Study material:

------------------------

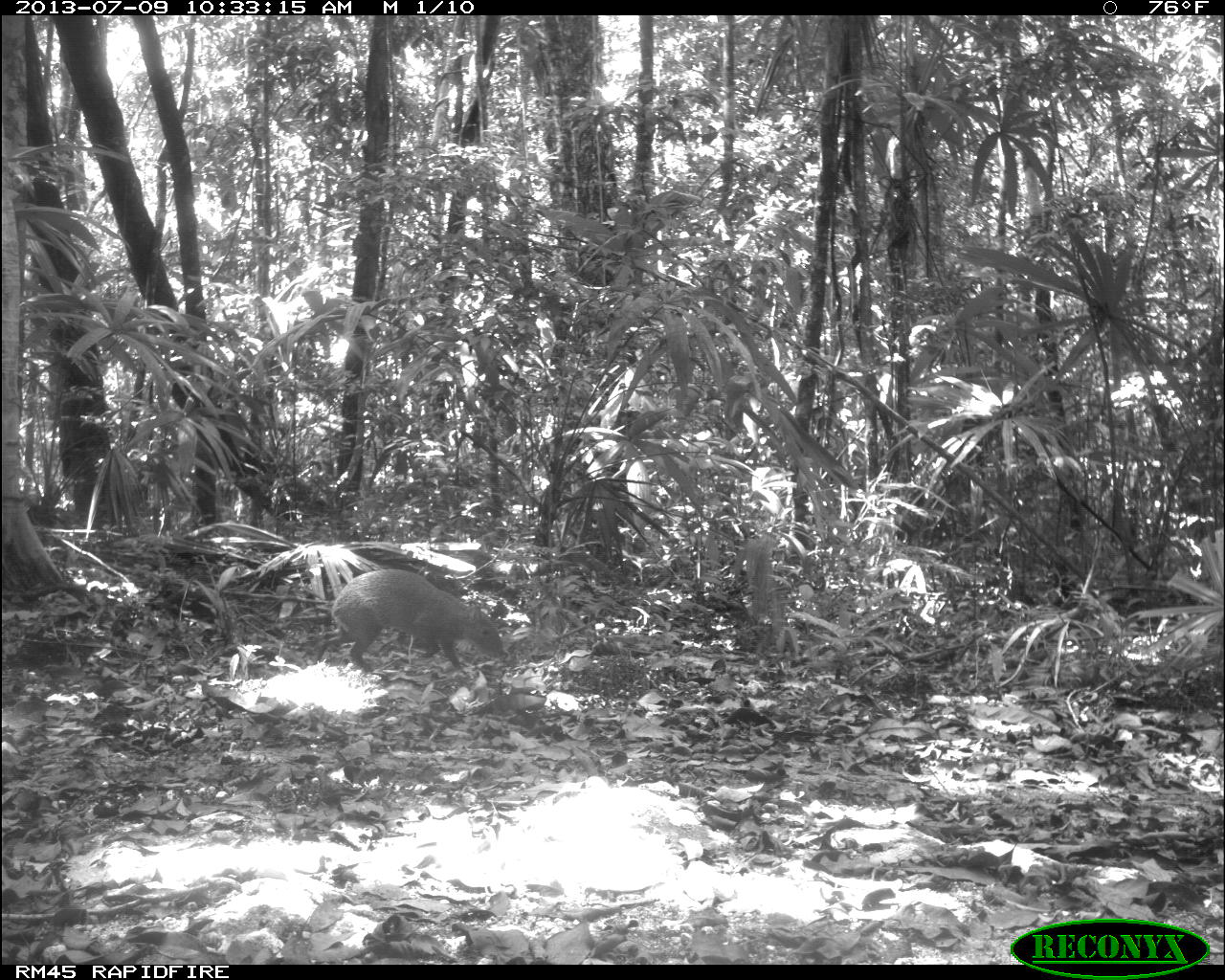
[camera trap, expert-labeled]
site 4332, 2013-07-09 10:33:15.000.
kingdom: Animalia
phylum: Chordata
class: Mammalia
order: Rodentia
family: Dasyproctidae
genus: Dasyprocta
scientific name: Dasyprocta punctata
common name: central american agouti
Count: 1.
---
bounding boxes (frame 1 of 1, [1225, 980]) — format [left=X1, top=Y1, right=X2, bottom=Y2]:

------------------------

Brief: Write out the whole listing exactly, with no pictures.

Your response:
[camera trap, expert-labeled]
site 4332, 2013-07-09 10:33:15.000.
kingdom: Animalia
phylum: Chordata
class: Mammalia
order: Rodentia
family: Dasyproctidae
genus: Dasyprocta
scientific name: Dasyprocta punctata
common name: central american agouti
Count: 1.
---
bounding boxes (frame 1 of 1, [1225, 980]) — format [left=X1, top=Y1, right=X2, bottom=Y2]:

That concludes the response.